Records

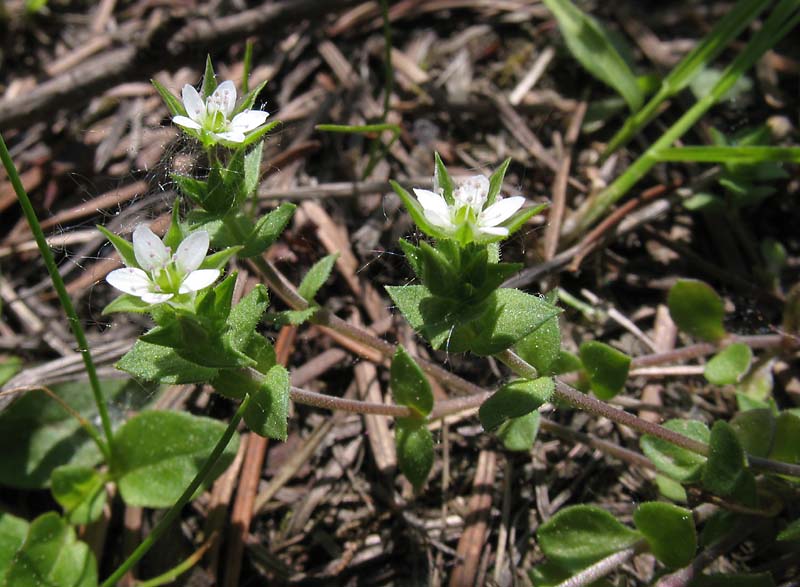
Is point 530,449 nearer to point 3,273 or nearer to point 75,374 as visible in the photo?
point 75,374

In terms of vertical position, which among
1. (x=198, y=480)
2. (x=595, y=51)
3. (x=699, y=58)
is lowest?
(x=198, y=480)

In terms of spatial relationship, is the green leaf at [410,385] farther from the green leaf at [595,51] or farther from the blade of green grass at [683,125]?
the green leaf at [595,51]

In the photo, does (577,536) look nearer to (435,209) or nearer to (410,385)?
(410,385)

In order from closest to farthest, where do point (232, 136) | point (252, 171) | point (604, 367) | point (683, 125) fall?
point (232, 136) → point (252, 171) → point (604, 367) → point (683, 125)

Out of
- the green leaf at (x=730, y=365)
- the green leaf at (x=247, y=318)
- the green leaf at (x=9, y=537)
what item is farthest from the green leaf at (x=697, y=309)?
the green leaf at (x=9, y=537)

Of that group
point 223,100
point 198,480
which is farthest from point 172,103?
point 198,480

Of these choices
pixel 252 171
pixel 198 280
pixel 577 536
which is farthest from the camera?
pixel 577 536

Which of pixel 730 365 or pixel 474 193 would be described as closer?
pixel 474 193

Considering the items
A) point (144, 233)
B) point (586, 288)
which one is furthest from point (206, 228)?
point (586, 288)

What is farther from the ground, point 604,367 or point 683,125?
point 683,125
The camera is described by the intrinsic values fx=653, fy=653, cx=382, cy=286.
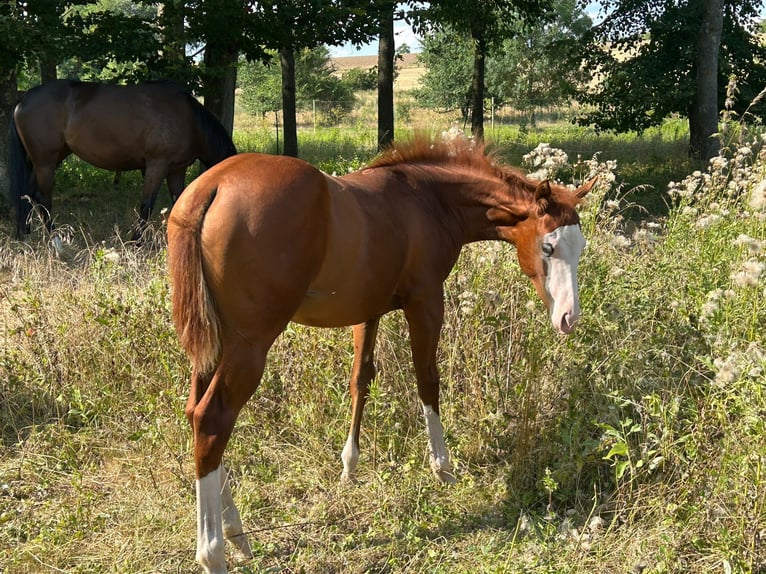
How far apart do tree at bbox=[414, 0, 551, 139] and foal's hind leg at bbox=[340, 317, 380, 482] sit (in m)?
7.58

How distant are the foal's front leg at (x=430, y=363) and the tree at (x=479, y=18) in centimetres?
769

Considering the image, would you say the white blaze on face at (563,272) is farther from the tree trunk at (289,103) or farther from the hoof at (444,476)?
the tree trunk at (289,103)

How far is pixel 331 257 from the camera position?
2867 mm

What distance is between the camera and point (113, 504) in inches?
130

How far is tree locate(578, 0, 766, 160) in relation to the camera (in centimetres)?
1281

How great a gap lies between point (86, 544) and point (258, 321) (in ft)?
4.55

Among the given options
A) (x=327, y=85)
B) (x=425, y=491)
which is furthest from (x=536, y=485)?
(x=327, y=85)

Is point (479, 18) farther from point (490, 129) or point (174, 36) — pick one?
point (174, 36)

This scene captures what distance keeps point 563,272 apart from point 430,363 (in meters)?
0.83

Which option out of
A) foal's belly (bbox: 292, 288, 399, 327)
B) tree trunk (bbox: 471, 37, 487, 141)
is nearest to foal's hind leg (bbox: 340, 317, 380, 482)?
foal's belly (bbox: 292, 288, 399, 327)

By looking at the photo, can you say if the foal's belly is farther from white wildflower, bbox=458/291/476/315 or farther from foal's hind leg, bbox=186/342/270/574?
white wildflower, bbox=458/291/476/315

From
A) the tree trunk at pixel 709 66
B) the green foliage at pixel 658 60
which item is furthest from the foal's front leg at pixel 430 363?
the green foliage at pixel 658 60

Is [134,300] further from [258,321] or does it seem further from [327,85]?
[327,85]

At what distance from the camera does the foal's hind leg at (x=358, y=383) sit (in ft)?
11.5
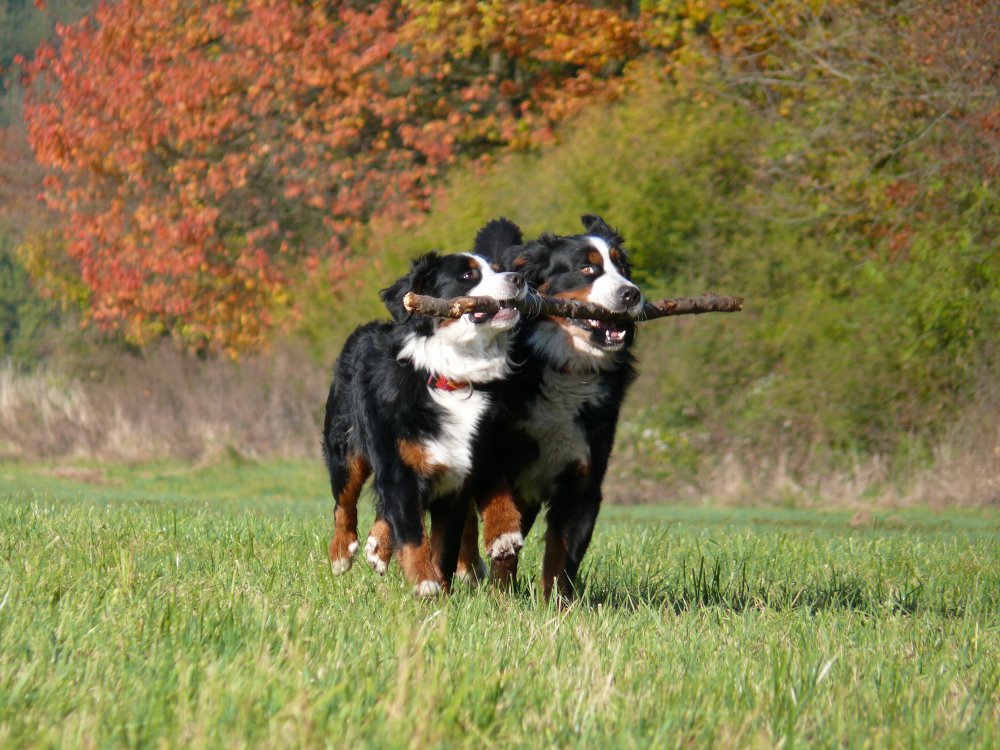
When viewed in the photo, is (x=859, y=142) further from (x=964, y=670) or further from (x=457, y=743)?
(x=457, y=743)

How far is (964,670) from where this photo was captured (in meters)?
4.72

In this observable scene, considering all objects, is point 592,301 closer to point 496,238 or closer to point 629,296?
point 629,296

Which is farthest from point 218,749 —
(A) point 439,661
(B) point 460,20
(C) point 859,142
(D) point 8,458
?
(B) point 460,20

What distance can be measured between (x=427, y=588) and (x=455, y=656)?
6.40 ft

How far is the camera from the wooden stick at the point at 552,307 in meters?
6.19

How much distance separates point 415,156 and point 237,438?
6.64m

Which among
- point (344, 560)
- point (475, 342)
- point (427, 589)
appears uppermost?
point (475, 342)

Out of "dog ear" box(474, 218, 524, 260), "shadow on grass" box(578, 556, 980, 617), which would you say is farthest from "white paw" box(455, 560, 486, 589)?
"dog ear" box(474, 218, 524, 260)

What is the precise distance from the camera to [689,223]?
19828 millimetres

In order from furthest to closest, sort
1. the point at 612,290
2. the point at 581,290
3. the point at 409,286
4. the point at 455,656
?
the point at 581,290, the point at 612,290, the point at 409,286, the point at 455,656

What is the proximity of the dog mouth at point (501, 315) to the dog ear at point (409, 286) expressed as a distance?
16.7 inches

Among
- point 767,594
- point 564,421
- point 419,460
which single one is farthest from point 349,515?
point 767,594

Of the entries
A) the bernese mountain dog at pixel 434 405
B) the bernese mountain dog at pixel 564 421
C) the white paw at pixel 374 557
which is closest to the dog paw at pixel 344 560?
the white paw at pixel 374 557

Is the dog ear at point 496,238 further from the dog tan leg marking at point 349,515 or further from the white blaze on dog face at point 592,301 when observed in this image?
the dog tan leg marking at point 349,515
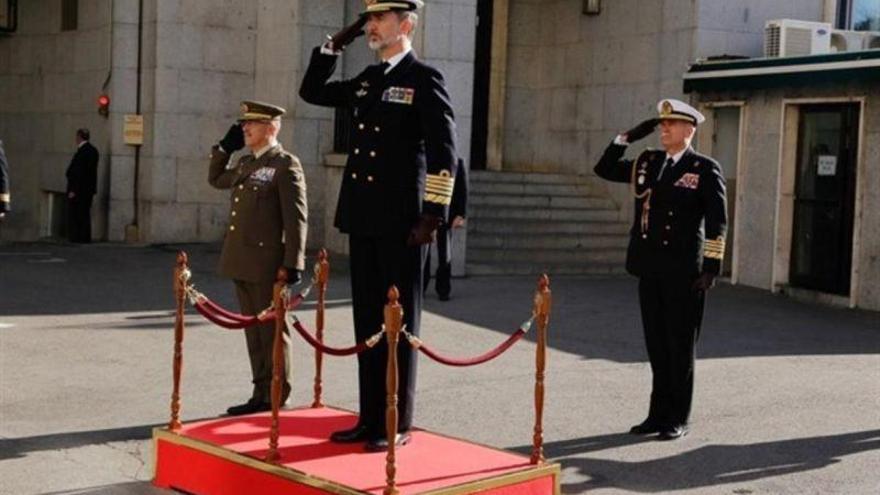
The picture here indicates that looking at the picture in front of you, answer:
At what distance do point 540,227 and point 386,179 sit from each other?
510 inches

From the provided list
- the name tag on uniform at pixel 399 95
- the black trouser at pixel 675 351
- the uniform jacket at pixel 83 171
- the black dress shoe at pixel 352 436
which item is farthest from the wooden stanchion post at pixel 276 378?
the uniform jacket at pixel 83 171

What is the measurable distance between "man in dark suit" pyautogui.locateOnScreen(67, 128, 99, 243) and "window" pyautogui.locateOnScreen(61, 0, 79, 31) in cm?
210

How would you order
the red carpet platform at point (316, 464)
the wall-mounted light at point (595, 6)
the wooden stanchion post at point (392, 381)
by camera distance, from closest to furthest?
1. the wooden stanchion post at point (392, 381)
2. the red carpet platform at point (316, 464)
3. the wall-mounted light at point (595, 6)

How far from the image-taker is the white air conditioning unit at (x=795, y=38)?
18812mm

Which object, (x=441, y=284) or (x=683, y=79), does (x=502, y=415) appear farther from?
(x=683, y=79)

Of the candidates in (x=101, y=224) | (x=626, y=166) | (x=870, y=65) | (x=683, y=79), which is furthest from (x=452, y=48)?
(x=626, y=166)

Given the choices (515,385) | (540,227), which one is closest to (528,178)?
(540,227)

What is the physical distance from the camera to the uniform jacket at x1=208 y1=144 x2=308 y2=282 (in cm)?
941

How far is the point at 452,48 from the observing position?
60.5 ft

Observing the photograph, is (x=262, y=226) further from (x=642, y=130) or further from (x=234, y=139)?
(x=642, y=130)

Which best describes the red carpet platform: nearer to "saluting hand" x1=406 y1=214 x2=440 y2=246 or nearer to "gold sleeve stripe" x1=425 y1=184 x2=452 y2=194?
"saluting hand" x1=406 y1=214 x2=440 y2=246

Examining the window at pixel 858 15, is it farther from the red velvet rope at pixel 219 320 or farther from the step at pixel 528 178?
the red velvet rope at pixel 219 320

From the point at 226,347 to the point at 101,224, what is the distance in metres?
9.86

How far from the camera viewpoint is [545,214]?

## TASK PROMPT
Render the rows from the line containing "How would you order" through the line containing "3. the wall-mounted light at point (595, 6)", both included, as a two-column CSV with the headers text and answer. Give one CSV line per row, put each field in quotes, and turn line breaks into spaces.

## FINISHED EXERCISE
text,answer
"How would you order the red carpet platform at point (316, 464) the wall-mounted light at point (595, 6) the wooden stanchion post at point (392, 381) by camera distance, from closest to furthest?","1. the wooden stanchion post at point (392, 381) 2. the red carpet platform at point (316, 464) 3. the wall-mounted light at point (595, 6)"